Dr Boxin Zhao, a professor of chemical engineering, said:
“This work is the first time a holistic soft robot has climbed on inverted surfaces, advancing state-of-the-art soft robotics innovation.
“We are optimistic about its potential, with much more development, in several different fields.”
Constructed from a smart material, the robot – dubbed the GeiwBot by researchers because of the creatures that inspired it – can be altered at the molecular level to mimic how geckos stick and unstick the grippers on their feet.
This enables the robot, which is about four centimetres long, three millimetres wide and one millimetre thick, to climb on a vertical wall and across the ceiling without being tethered to a power source.
Tiny new robot – dubbed the GeiwBot Credit: University of Waterloo
The researchers constructed the robot using liquid crystal elastomers and synthetic adhesive pads.
A light-responsive polymer strip simulates the arching and stretching motion of an inchworm, while magnet gecko-like pads at either end do the gripping.
Zhao said:
“Even though there are still limitations to overcome, this development represents a significant milestone for utilising biomimicry and smart materials for soft robots.
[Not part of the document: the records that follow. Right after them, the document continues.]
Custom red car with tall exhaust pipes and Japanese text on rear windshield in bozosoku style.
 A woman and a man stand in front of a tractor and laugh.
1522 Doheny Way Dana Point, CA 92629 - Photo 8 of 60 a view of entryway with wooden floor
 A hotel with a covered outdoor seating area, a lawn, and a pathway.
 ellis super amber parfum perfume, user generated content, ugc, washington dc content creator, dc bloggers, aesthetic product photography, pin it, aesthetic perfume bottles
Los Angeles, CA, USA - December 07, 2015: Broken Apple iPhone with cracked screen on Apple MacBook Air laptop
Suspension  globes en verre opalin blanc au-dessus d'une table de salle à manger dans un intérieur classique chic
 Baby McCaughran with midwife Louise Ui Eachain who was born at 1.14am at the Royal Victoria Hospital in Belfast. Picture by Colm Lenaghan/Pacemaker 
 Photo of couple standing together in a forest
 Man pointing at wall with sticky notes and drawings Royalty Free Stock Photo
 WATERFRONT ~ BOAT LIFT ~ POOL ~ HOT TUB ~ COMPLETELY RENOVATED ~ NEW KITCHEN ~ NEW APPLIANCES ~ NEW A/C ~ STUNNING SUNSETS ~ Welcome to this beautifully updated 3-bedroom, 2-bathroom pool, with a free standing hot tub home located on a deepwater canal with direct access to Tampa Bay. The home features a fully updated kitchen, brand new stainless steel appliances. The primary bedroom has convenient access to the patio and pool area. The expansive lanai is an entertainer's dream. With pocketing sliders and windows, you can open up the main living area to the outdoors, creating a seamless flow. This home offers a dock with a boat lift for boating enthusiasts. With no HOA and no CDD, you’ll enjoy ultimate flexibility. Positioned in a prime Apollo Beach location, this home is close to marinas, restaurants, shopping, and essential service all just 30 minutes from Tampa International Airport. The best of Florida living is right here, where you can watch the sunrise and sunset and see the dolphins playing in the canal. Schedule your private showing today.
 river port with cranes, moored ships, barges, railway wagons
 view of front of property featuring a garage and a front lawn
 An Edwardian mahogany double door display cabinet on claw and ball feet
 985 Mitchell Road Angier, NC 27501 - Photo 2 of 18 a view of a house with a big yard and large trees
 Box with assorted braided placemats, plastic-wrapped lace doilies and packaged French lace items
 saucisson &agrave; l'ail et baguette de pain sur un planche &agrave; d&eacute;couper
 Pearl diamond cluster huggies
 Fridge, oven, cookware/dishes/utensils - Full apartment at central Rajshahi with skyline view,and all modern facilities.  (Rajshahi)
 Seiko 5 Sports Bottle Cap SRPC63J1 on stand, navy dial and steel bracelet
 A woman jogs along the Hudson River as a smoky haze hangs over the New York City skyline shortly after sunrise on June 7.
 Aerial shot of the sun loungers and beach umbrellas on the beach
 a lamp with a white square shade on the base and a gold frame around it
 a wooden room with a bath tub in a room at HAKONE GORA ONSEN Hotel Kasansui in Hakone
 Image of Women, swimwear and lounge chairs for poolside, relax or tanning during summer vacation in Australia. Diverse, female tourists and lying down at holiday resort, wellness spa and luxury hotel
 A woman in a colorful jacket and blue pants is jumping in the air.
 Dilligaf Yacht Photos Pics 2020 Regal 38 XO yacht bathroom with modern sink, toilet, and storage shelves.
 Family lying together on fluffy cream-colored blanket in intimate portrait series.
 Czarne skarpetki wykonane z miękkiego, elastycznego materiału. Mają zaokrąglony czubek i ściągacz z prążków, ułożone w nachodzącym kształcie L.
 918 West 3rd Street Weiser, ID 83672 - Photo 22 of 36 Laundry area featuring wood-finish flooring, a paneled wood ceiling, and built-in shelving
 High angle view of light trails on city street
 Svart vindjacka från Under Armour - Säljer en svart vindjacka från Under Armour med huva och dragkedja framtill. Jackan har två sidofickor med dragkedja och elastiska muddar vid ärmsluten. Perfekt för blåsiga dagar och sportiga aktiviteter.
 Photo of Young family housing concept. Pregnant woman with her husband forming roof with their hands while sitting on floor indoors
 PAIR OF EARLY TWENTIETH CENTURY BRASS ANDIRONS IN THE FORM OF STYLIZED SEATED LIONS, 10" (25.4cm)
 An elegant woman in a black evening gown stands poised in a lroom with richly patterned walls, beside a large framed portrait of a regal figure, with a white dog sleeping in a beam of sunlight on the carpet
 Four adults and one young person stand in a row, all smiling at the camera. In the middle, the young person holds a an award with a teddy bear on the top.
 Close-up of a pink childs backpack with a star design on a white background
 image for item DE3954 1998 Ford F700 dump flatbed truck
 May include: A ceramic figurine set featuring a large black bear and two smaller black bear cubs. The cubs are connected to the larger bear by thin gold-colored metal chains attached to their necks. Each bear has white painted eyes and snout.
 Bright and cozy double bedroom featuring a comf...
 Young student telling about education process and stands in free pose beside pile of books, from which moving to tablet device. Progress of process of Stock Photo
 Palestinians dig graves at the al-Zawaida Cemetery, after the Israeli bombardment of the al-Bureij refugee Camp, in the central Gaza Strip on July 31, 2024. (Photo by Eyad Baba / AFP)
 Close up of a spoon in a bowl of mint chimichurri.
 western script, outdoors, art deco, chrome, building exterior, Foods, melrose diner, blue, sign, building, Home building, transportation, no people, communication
“Nature is a great source of inspiration and nanotechnology is an exciting way to apply its lessons.”
The untethered soft robot paves the way for potential surgical applications via remote operation inside the human body and for sensing or searching in dangerous or hard-to-reach places during rescue operations.
Next, the researchers aim to develop a solely light-driven climbing soft robot that doesn’t require a magnetic field and uses near-infrared radiation instead of UV light to improve biocompatibility.